7) Humility and willingness to learn

Classy people know what they don’t know and are willing to learn

This is an attractive quality that endears them to others and leads to people also listening more when they speak. 

Because the classy individual gives others the time of day when they speak, others tend to do the same for him or her. 

The willingness to hear other perspectives, experiences and information that he or she may not know is a definite hallmark of the classy individual.

8) Integrity and honesty even when nobody’s looking

It’s easy to do the right thing when everybody agrees and there’s praise and recognition. 

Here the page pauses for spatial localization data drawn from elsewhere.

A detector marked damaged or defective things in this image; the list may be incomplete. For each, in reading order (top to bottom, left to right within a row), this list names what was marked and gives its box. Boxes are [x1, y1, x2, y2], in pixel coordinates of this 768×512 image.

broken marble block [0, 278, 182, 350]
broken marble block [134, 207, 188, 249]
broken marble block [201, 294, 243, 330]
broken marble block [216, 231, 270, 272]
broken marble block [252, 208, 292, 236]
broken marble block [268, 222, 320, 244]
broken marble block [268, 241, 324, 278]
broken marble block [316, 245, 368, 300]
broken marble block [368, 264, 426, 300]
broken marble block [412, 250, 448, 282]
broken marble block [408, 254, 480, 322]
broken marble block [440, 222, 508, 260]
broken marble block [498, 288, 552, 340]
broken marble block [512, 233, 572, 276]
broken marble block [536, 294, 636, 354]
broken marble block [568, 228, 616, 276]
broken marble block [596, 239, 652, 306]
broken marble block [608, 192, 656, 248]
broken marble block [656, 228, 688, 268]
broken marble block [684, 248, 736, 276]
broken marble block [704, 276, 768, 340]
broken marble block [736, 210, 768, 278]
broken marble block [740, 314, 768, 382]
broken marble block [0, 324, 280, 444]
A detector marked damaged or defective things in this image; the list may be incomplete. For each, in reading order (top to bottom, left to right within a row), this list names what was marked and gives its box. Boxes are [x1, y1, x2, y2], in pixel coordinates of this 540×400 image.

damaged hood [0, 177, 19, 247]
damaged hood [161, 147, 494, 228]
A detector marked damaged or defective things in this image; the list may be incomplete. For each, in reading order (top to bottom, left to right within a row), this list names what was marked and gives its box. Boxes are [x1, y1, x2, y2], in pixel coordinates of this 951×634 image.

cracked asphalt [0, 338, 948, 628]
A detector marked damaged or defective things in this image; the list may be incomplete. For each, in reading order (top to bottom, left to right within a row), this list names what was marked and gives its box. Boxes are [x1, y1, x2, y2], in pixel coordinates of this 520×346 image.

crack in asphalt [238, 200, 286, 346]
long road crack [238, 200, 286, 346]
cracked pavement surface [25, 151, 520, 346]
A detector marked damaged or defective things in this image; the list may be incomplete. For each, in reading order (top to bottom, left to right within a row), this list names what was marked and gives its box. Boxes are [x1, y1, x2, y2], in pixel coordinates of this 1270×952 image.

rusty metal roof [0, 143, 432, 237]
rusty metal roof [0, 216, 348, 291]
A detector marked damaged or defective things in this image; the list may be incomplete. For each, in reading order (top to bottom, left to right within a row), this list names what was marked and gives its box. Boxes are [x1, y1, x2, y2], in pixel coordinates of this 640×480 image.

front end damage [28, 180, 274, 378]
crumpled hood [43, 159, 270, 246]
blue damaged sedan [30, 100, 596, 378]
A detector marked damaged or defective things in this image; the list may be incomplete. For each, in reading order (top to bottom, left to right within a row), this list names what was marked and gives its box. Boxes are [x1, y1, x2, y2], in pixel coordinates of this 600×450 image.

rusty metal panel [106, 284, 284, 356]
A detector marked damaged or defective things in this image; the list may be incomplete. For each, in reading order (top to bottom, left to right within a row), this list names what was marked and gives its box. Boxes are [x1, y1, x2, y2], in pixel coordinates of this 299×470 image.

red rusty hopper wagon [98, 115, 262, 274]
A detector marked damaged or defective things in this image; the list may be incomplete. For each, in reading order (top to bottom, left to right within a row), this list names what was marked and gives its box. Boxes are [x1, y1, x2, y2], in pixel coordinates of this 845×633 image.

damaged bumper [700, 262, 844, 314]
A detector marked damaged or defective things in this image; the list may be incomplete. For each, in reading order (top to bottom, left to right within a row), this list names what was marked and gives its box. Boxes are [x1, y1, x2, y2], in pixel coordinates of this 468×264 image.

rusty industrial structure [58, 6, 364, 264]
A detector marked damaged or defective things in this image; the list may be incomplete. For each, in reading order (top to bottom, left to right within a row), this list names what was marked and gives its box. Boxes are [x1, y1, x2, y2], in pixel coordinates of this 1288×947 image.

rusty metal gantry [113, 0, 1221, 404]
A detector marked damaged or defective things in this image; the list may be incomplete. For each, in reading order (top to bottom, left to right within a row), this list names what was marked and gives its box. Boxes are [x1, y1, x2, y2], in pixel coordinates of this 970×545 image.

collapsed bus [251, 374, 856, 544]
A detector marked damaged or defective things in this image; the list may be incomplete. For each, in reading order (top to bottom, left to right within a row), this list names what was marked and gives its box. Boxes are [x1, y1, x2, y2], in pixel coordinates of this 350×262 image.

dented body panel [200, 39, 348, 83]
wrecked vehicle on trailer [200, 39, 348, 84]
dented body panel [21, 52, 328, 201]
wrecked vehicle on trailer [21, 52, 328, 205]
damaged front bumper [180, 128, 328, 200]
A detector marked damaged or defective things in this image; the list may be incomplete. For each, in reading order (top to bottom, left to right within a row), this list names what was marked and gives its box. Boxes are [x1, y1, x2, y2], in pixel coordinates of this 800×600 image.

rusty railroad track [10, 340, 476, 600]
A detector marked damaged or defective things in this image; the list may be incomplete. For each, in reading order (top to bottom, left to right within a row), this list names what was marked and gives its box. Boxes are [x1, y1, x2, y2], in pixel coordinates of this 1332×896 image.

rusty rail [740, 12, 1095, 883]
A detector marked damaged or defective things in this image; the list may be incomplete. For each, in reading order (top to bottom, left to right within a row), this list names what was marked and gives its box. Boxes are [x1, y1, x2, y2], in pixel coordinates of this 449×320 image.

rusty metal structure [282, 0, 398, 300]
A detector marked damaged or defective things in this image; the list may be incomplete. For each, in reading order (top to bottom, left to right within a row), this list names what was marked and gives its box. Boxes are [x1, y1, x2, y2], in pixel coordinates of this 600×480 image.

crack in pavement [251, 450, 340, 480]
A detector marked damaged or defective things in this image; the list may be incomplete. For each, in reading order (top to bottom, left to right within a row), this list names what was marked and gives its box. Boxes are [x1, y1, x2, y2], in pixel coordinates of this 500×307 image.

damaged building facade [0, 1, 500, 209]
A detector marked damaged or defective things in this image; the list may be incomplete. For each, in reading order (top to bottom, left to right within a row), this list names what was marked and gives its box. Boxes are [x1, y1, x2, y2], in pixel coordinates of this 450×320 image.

But truly classy individuals are honest and full of integrity even when nobody notices. 

They help people out without seeking a reward or any recognition, and they are honest to a fault, including in saying what they really think to the people around them. 

As clinical psychologist Lisa Firestone, Ph.D. puts it

“Being honest isn’t about being hurtful, overly critical, or righteous. It’s possible to be sensitive to another person’s feelings while being truthful about our own.”

This also relates directly to the next point… 

9) Tactfulness in telling hard truths

The classy individual is able to tell difficult truths in a tactful way. 

There are many situations where this can be difficult, for example if a friend is struggling with addiction and there’s a lot of tension around the subject, folks may be unsure how to bring it up. 

The sincere and classy individual broaches the subject in a way that’s not hurtful or unnecessarily confrontational, but that still gets across the core message that this person needs help. 

“Choosing to tell tactful truths allows us both to stay honest and to show that we care about another person’s feelings,” observes psychology writer Shawn Chang.

10) A desire to be better and keep growing in life

Genuinely classy people keep improving and trying to grow in life. 

They don’t seek out plateaus and then become static, nor do they rest on their laurels. 

Just because you win an Oscar doesn’t mean you can’t make another movie!

They are always optimistic in the face of setbacks and defeat, too, recognizing that life is full of ups and downs and that it’s nothing personal. 

“Maybe to be less than optimistic is to admit defeat. We seem predisposed not to give in,” explains research psychologist Peggy Drexler, Ph.D.